TASK ERROR: KVM virtualisation configured, but not available. Either disable in VM configuration or enable in BIOS.

this looks like a scary error but i just had to bind /dev/kvm and DeviceAllow= it as well. after doing this, kvm on the host broke, cuz it was now owned by GID 104 (input), which was group kvm in the container. this normally wouldn't be a problem, but i had to set PrivateUsers=off to work around other permissions. i fixed it by editing /etc/group and changing some GIDs around in the container.

while doing all this, i was trying to get {net,}working. it was horrible.

some insignificants touch-ups here and there and everything was working. well except for dhcp cuz i didn't set that up.

networking

70% of the time i spent was probably on doing, or trying to do, networking.

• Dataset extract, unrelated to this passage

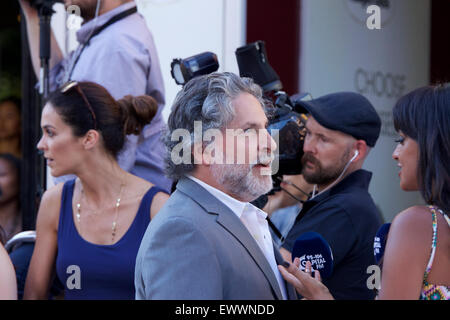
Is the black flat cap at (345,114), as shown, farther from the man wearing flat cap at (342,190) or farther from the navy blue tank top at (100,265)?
the navy blue tank top at (100,265)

thanks to my prior experience with systemd-nspawn, i knew the default networking setup was to just expose all interfaces to the container. i wanted all my (non-proxmox) vms and containers in a LAN so this was not the way to go for me. apparently systemd-nspawn@.service actually uses a virtual ethernet interface and NATs it, which inexplicably did not happen on my machine. i checked the systemd-networkd link definitions of nspawn, and they matched with the ArchWiki ones, yet still did not NAT anything.

i then tried just using libvirt's default virbr0 interface as a bridge. it worked perfectly* first try and resulted in the desired effect. but this depended on libvirtd running and i, at first, couldn't figure out how to get that running consistently.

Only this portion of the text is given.